Monday, May 14, 2007

A Different Slant on Moral Relativism


The right thunders nonstop about the left's "moral relativism." Meanwhile the left thunders nonstop about the right's "hypocrisy." Well, they both have a point about each other. Neither seems to have a mirror in their house, though.

Actually, as far as I can tell neither left wing nor right wing zealots give a fig about the truth. Instead they divide the world into what I call "Goodfacts" and "Badfacts"–straight out of Orwell's Brave New World.

Goodfacts are pieces of information which might be true or false, but which, if accepted, promote the zealot's agenda. Badfacts are the reverse.

Extra points for Goodfacts which are exactly true but taken out of context, such that if you considered the context you'd go the opposite way. De- or Mis-contextualized Goodfacts are Extra-Goodfacts.

BTW I use the terms "right wing" and "left wing" because the terms "Liberal" and "Conservative" have become Goodfacts themselves that have largely lost contact with what they meant denotatively.

Example of a Goodfact: "The economy is booming and employment's at an all time high. Therefore anyone who complains about the economy is just a leftie who hates America."

This enshrines a right wing Extra-Goodfact. It is true that the economy is booming, and it is true that employment's high. But it's also true that less than 1% of America's richest have appropriated nearly all the increase in this booming economy. This expropriation of the improvement in the GNP has actually reduced the economic circumstances of the median American wage earner.

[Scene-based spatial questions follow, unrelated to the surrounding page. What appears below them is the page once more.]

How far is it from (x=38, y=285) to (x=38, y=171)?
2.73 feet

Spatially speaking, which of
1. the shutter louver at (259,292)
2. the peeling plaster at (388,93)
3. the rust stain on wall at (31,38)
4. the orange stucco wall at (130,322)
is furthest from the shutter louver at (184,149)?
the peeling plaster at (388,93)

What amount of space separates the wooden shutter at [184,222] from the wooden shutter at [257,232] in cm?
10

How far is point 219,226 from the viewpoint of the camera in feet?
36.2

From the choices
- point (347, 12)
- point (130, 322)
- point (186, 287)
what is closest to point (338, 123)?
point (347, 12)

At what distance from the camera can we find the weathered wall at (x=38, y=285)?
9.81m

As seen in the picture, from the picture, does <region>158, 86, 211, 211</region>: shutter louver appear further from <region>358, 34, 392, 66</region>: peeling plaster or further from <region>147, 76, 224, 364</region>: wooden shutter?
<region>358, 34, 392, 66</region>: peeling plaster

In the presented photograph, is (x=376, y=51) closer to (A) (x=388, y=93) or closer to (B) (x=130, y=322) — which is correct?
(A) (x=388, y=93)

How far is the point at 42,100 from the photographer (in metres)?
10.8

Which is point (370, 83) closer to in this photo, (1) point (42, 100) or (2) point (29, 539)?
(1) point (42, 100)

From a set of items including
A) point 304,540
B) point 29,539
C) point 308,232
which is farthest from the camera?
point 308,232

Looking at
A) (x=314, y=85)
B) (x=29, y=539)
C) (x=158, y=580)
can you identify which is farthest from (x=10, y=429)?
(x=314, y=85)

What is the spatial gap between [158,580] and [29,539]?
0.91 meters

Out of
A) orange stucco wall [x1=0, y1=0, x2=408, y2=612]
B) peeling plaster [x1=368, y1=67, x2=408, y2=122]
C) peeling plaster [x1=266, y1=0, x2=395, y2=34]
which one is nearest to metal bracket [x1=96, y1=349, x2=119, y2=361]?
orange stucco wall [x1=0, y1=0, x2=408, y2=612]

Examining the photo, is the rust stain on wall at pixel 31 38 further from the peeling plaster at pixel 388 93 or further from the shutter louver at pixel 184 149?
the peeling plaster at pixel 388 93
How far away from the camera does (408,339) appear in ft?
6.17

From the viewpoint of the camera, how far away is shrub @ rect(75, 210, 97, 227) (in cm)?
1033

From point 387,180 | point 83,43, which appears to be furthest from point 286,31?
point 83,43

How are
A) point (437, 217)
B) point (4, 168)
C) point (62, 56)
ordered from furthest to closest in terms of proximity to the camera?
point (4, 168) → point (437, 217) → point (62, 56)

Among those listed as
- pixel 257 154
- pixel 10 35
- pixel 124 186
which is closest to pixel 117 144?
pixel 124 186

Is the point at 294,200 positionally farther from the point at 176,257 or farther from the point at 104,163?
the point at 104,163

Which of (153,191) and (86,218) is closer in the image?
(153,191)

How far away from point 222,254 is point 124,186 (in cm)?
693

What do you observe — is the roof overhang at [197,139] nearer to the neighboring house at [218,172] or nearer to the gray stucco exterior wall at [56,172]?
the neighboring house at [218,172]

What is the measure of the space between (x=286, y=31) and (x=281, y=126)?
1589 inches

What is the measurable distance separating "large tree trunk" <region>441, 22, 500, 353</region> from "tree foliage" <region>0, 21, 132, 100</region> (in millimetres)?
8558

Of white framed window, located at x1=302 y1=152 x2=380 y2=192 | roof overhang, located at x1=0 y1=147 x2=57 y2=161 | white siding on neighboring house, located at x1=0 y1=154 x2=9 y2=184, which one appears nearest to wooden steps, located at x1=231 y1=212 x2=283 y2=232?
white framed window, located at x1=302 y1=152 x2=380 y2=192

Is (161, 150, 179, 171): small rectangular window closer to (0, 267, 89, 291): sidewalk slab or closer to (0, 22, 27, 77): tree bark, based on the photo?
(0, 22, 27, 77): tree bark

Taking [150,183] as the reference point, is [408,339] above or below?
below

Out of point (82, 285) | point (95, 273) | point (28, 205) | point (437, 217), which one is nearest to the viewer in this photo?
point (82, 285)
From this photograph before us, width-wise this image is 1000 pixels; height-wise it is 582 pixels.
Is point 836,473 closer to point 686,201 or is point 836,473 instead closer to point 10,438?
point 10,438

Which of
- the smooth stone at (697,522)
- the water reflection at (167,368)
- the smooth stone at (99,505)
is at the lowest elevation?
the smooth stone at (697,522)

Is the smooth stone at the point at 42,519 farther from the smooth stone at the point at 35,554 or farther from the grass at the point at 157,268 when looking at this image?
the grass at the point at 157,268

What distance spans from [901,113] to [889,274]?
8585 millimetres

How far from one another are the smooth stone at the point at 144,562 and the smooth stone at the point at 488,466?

Not by a lot, but enough to make this the first recovery from a recession in which ordinary wage earners have not prospered.

And while employment is high, so is overwork--people are being forced to labor more hours per week than those in any other advanced country, with the possible exception of Japan.

There's more, but suffice to say here that when you add in other equally true facts (Badfacts to right wingers) you get a very different picture.

Now here's an example of a Goodfact for the other side: "Undocumented immigrants."
The left loves this one. In just two words this Goodfact (from the left wing point of view) tilts the playing field of the debate.

"Immigrant" is all of our ancestors (yes, even our Indian ancestors--they didn't evolve here; they walked over the Bering land bridge during glacier advances that lowered the sea level). "Immigrant" is hardworking, honest, humble, courageous, devoted to family.

"Undocumented" hardly sounds illegal. Sounds like you just left your papers in a drawer at home. Together they imply what's needed is for us to supply these honest, hardworking folk the documents they in the country they want to inhabit--ours.

However. The problem is that while "immigrant" applies to many of the people described this way, it does not describe those who don't plan to settle here, but who plan instead to return to their home country after earning some money. Such people are international migrant workers, but they're not immigrants. Look up "immigrant" in any dictionary.

Also, a certain number of border crossers come here to commit crimes. That's a Badfact.

Even if such people intend to settle here permanently I have trouble calling social parasites like these "immigrants." They're criminal trespassers. Of whom 280,000 have been convicted of serious felonies and currently reside in federal prisons at taxpayer expense. Of whom uncounted others are in state prisons and county jails. It wouldn't be much of a stretch to estimate that a million foreigners here illegally are currently imprisoned here. Then add in all the ones who haven't been caught, and who are busily engaged in human sex trafficking, immigrant trafficking, drug trafficking, robbery, rape, murder, identity theft--and don't call ID theft a victimless crime unless you talk to some of the victims.

So you can't call them all immigrants. Many are, but many aren't.

Likewise "undocumented" isn't necessarily true. After all, if someone has a Mexican birth certificate they certainly are documented. The term doesn't specify the nationality of the documents. An alien visiting here from a country we don't require visas from wouldn't have American documents--he'd have his own country's passport--yet he wouldn't be considered undocumented. And if someone has a phony socieal security card, they're documented--it's just a false document.

OTOH "illegal alien" means a foreigner who's in this country illegally. You don't have to know whether they intend to reside here permanently. You don't have to know whether they have various documents establishing their identity (legally or otherwise). But "illegal alien" is a Badfact by left wing standards, because it has a whiff of...well, illegality. Right wingers consider it a Goodfact for the same reasons, but in this case the denotation of the term is actually correct.

Fellow centrists, I hope this helps you in dealing with the whirly-eyes, whatever wing they cling to. BTW have you noticed that some of the wackiest zealots formerly belonged to the opposite wacky extreme? Bush's favorite philosopher that he actually follows is right wing fundamentalist Marvin Olasky (pictured above)--who used to be in the Communist Party.

Makes no difference intellectually. He's still floating in the world of Goodfacts and Badfacts.